Avola et al. [15] demonstrated a Recurrent Neural Network (RNN) for hand gesture recognition. The leap motion controller is used to acquire the selected hand features. RNN is trained by using the hand features formed by incorporating the key points (joint angle, fingertip position) in human hands. The author achieved an accuracy of 96%by utilizing the American Sign Language dataset.
Neethu et al. [16] used a connected component analysis algorithm to segment the fingertip regions from the hand image. The segmented regions of a finger are given as the input to the CNN classification algorithm. The author achieved an accuracy and sensitivity of 96.2%and 98.1%, respectively.

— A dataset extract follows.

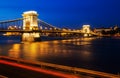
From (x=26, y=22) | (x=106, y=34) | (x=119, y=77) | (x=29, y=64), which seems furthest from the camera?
(x=106, y=34)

Islam et al. [17] suggested a hand tracking method using kernelized correlation filter and median-flow algorithm. The author achieved an accuracy of 98.44%.
Xu et al. [18] utilized a fused feature model for Hand Gesture Recognition in Automotive interfaces. The ResNext network is used to extract the features for static and dynamic data. The static data features are followed by a Feature Embedding Branch. The features of dynamic and static data are fused with discriminant correlation analysis. Finally, the hand gesture patterns are recognized using a linear SVM classifier. The authors reported an accuracy of 98.35%.
Tan et al. [19] used a convolutional neural network combined with space pyramid pooling (CNN–SPP), the technique for hand gesture recognition. The author tested the CNN-SPP technique on the NUS hand posture (NUSHP) dataset. The author obtained an accuracy of 98.40%.
Rubin et al. [8, 9] proposed two different architectures, namely, Faster R-CNN Inception-V2 CNN model and SSD Inception-V2 CNN model for hand action recognition in an unconstrained background. Faster R-CNN is a two-stage detector and SSD is a one-stage detector. In these two models, Inception-V2-based CNN is used as a feature extractor. The Average Precision obtained for the Faster R-CNN Inception-V2 model is 99.10%and 99%for the SSD Inception-V2 model on the MITI-HD dataset. The prediction time is about 46 ms for the SSD model. It is lower compared to Faster R-CNN. But, it resulted in a large number of mispredictions, when it is exposed to real-time multi-hand gestures.
Mohammed et al. [20] proposed an architecture based on a single-stage object detection algorithm for hand detection and a lightweight CNN network for classification. The author utilized static gestures. The authors reported an Average Precision of 97.90%for hand detection. Also, an Average Precision of 91.36%is reported by the authors for the gesture classification process under complex environments.
Lin et al. [21] designed a dense object detector called RetinaNet. RetinaNet overpowers the other object detectors like two-stage Region-based Convolutional Neural Network (R-CNN) and Single Shot Detector (SSD) in terms of its accuracy and class imbalance, without any change in speed.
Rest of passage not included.